Instructions for using SCOUR on other systems
---------------------------------------------
Information needed:
-Stoichiometric matrix of system in a file named modelSTM.mat.
-Either single or triplicate samples for metabolomics and fluxomics data contained in modelData folder. Each sample file should contain similar information found in the simulated biological data (found in HynneData/odeData or ChassData/odeData).

1) Generate noisy autogenerated training data by running dataPreparationFiles/dataPreparation_autogeneration_noisy.m with nT = 50 or 15, cov = 5 or 15, num_IC = 15 (for 15 different initial conditions), and reps = 30 (for 30 different repetitions).

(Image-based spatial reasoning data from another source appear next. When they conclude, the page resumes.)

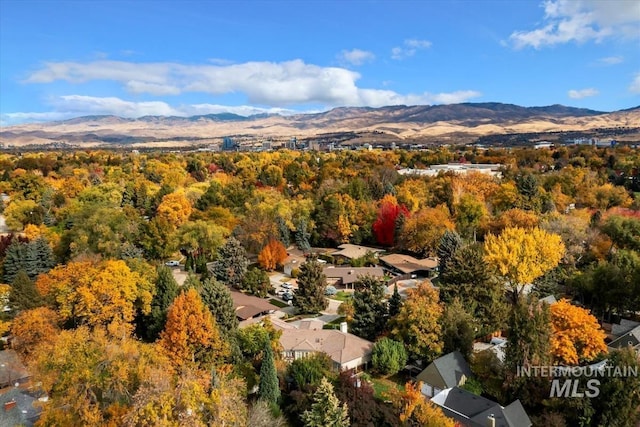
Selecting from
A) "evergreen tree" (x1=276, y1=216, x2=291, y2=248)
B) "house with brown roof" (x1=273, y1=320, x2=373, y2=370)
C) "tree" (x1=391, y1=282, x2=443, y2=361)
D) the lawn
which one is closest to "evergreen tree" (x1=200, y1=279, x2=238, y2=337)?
"house with brown roof" (x1=273, y1=320, x2=373, y2=370)

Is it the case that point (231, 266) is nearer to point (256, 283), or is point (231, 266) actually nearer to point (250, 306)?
point (256, 283)

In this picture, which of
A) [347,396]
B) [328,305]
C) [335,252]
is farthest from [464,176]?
[347,396]

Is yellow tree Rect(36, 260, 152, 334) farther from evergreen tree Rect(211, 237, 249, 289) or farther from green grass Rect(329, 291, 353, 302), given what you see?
green grass Rect(329, 291, 353, 302)

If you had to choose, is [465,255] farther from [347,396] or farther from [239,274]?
[239,274]

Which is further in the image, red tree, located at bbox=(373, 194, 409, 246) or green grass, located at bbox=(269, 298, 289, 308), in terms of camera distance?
red tree, located at bbox=(373, 194, 409, 246)

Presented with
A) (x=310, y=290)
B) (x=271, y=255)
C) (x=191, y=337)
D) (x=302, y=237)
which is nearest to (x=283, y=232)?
(x=302, y=237)
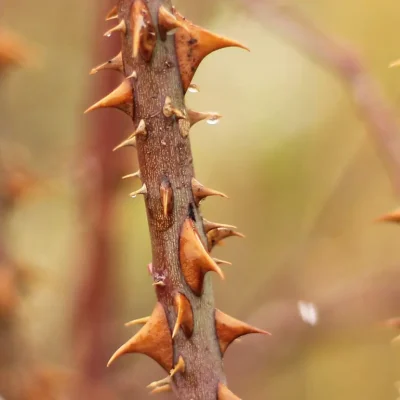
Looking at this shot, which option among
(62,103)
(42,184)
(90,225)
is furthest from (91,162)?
(62,103)

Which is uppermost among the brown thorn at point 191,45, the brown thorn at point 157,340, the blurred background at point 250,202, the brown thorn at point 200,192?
the brown thorn at point 191,45

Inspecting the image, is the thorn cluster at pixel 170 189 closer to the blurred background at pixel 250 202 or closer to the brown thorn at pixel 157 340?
the brown thorn at pixel 157 340

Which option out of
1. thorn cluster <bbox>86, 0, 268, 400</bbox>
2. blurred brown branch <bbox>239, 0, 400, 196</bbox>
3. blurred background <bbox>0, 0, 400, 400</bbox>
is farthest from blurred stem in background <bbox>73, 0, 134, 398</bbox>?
thorn cluster <bbox>86, 0, 268, 400</bbox>

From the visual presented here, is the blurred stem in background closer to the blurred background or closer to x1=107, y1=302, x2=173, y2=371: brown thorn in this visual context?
the blurred background

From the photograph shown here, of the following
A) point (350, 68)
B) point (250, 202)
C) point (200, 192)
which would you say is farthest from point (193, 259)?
point (250, 202)

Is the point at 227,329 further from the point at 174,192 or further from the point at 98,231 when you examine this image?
the point at 98,231

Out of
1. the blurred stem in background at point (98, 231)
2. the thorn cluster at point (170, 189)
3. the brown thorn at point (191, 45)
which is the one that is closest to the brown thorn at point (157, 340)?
the thorn cluster at point (170, 189)

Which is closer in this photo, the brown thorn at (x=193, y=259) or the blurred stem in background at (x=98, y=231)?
the brown thorn at (x=193, y=259)
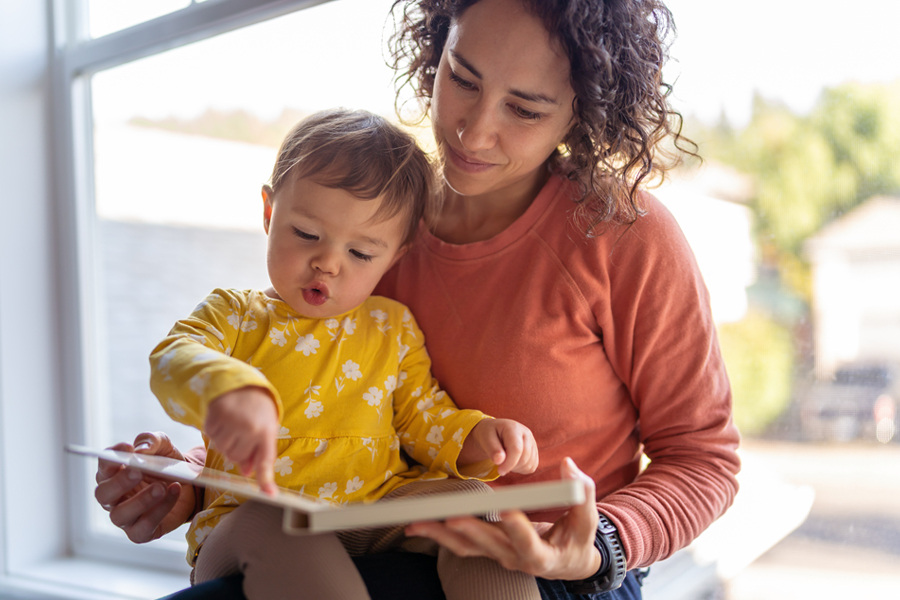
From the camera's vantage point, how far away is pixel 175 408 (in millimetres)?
770

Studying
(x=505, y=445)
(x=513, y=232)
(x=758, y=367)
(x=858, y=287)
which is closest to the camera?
(x=505, y=445)

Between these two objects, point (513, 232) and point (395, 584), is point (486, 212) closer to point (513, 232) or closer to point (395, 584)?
point (513, 232)

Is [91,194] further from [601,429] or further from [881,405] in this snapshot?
[881,405]

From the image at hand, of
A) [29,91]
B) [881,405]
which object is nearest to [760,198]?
[881,405]

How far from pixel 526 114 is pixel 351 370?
47 centimetres

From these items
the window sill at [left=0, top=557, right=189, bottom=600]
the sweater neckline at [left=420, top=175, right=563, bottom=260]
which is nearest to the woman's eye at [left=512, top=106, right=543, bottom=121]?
the sweater neckline at [left=420, top=175, right=563, bottom=260]

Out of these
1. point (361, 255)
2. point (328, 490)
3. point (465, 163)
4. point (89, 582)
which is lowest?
point (89, 582)

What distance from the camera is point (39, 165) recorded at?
1917 millimetres

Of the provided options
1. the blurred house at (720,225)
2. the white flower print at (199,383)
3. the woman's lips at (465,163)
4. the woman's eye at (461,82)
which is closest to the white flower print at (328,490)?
the white flower print at (199,383)

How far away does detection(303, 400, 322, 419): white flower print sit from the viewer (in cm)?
99

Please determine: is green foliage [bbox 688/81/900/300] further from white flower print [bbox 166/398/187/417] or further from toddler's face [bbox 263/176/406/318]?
white flower print [bbox 166/398/187/417]

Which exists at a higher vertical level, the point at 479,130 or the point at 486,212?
the point at 479,130

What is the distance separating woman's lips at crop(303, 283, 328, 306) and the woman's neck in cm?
28

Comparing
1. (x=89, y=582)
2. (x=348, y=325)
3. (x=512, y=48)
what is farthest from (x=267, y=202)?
(x=89, y=582)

2) Prepare user data using dataPreparationFiles/dataPreparation_framework.m. User data should be located in modelData folder and be named sprintf('model_k-%02d_nT-%03d_cov-%02d_s%01d_rep-0%02d.mat',IC,nT,cov,s,rep), where num_IC is the number of initial conditions, nT and cov are the values used in step 1, s is the sample number of the triplicates (i.e. 1 to 3), and rep is the repetition number if there are multiple repetitions. If there are only single samples, the filenames should be labeled as sprintf('model_k-%02d_nT-%03d_cov-%02d_rep-0%02d.mat',IC,nT,cov,rep).
3) Run SCOUR_framework where nT and cov are the values used in step 1, num_IC is the number of initial conditions, and rep is the repetition number if there are multiple repetitions. Results will be saved as sprintf('model_results_IC-%02d_nT-%03d_cov-%02d_rep-%02d.mat',num_IC,nT,cov,rep) in the main folder.